Pedaços de vida
Mostra de portfólio, uma chatice. Jovens vibrantes, não prontos para ouvir. Os mais viajados dão de cara com o tempo perdido, o planejado e não realizado. E os trabalhos? Retornam às suas pastas vivos, tristes e sem reconhecimento.
Entre choros e risadas, um grito exausto: “não quero…não vou…não fico…mas vou. Ai! Não, não e não!” E risos dos que não sabem o que fazer com o que ouvem.
Vida tecida com um pouco de tudo, ou de muito um tudo, ou de pouco um muito. Papéis entrelaçados: mulher, mãe, professora em algumas horas, artista visual em outras, dona de casa nos intervalos, viajante quando possível, espectadora incansável, sonhadora incorrigível, criativa pouco ativa.
Eureka! Ela renasceu, um nascimento consciente. Com a autoestima renovada, retoma seu mundo fotográfico transgressor e subversivo. Sim, velha que dá conta do recado.
E a escrita como terceira margem? É uma entrega, sem domínio do externo, voltada para o interior. Sem ir e sem ficar, sendo levada, não importa para onde. Na correnteza da vida, sem passado e sem futuro, num imenso aqui e agora. Vagando, não se conduzindo — aceitando. Sem se deslocar, mas em todos os lugares. No fluxo da escrita num imenso aqui e agora múltiplo e variado. Seguindo, indo, sendo.

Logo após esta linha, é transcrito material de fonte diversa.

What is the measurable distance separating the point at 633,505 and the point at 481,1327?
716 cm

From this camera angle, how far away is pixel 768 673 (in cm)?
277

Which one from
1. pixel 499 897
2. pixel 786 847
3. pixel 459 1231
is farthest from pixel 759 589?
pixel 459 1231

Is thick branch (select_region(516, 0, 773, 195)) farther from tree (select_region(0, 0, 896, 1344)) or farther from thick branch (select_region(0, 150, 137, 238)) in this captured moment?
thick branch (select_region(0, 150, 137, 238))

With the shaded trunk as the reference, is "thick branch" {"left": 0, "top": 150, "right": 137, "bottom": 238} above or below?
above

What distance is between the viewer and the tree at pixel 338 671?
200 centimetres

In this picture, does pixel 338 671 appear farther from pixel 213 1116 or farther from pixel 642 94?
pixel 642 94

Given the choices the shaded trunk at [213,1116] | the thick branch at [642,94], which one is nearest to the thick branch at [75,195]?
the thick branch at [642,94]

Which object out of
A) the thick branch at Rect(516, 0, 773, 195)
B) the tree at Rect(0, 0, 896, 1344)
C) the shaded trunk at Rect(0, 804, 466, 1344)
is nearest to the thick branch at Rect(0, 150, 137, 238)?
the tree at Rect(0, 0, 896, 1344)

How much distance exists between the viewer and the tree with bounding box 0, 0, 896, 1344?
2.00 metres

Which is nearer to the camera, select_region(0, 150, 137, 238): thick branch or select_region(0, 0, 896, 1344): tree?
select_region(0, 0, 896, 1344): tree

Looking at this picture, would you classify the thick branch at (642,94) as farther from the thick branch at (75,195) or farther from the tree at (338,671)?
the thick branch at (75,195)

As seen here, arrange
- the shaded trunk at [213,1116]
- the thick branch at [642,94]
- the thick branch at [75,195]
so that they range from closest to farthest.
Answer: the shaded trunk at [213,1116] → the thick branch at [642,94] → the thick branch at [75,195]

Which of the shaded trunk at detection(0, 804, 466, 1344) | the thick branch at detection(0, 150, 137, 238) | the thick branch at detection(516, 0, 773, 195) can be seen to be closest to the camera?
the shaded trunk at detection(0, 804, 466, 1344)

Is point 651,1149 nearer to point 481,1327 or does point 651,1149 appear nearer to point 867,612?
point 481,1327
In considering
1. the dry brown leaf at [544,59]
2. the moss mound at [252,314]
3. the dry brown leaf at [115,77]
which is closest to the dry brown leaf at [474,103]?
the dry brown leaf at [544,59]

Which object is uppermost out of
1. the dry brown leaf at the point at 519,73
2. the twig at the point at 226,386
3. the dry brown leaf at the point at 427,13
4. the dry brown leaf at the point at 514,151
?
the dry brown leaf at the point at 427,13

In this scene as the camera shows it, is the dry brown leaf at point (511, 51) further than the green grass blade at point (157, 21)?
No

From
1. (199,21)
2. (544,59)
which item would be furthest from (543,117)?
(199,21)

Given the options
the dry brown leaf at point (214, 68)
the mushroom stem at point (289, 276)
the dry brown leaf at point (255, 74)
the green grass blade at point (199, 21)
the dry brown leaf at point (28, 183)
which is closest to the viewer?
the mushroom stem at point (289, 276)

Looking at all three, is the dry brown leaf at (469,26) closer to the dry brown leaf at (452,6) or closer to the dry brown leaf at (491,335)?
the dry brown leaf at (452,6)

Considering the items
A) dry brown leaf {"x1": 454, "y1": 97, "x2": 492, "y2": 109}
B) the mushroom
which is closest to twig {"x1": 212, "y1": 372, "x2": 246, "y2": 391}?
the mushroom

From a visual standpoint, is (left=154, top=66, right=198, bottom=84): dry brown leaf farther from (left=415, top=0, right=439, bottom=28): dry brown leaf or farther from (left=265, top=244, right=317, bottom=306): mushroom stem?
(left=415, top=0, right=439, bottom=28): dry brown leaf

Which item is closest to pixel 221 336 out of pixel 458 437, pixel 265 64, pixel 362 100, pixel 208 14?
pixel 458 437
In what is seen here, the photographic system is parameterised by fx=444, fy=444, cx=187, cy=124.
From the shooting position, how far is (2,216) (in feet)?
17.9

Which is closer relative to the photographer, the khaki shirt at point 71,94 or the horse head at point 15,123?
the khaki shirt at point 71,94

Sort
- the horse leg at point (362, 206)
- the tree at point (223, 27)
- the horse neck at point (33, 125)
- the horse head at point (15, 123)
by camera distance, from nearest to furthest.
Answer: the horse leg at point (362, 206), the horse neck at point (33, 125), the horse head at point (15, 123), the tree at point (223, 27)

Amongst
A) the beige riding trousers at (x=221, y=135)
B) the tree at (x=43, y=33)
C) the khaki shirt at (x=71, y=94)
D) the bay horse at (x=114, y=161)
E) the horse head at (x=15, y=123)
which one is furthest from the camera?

Sonolentas varandas ainda fechadas, envoltas em silêncio. Uma se abre e vozes inundam o ar. Uma jovem, aos pulos, inicia o aquecimento. O personal trainer , ao som berrante de disco music, dá partida aos exercícios. Aos gritos marca o ritmo da troca de pés, altura dos pulos, e o número de repetições para cada série. Parada só há três meses? Ainda em forma, vai dar show no carnaval. Samba no pé é fácil, você leva jeito. Ele vocifera estímulos e elogios varanda afora. O papagaio do vizinho mira a cena, virando a cabeça para trocar de olho, subindo e descendo pela trama da rede protetora. Suor e decibéis atingem níveis elevados. A moça mal respira, desaba no chão. O papagaio aos gritos de “quero café, quero café” vê o dia começar.
Olhar a paisagem é sentir falta de algo, de alguém. O que desejar? Não sei, duvido de tudo. Me falta a crença que me garanta, quando sem chão, não a firmeza mas a entrega ao voo. O último? Quem sabe…
O tempo não para, arrasta e empurra. Cansa. Mas o artista tem que ter força para carregar o peso de sua arte. Numa pasta? No coração? Nas intenções? Nas entranhas.
Viver é brincadeira séria, mas…brincar é preciso.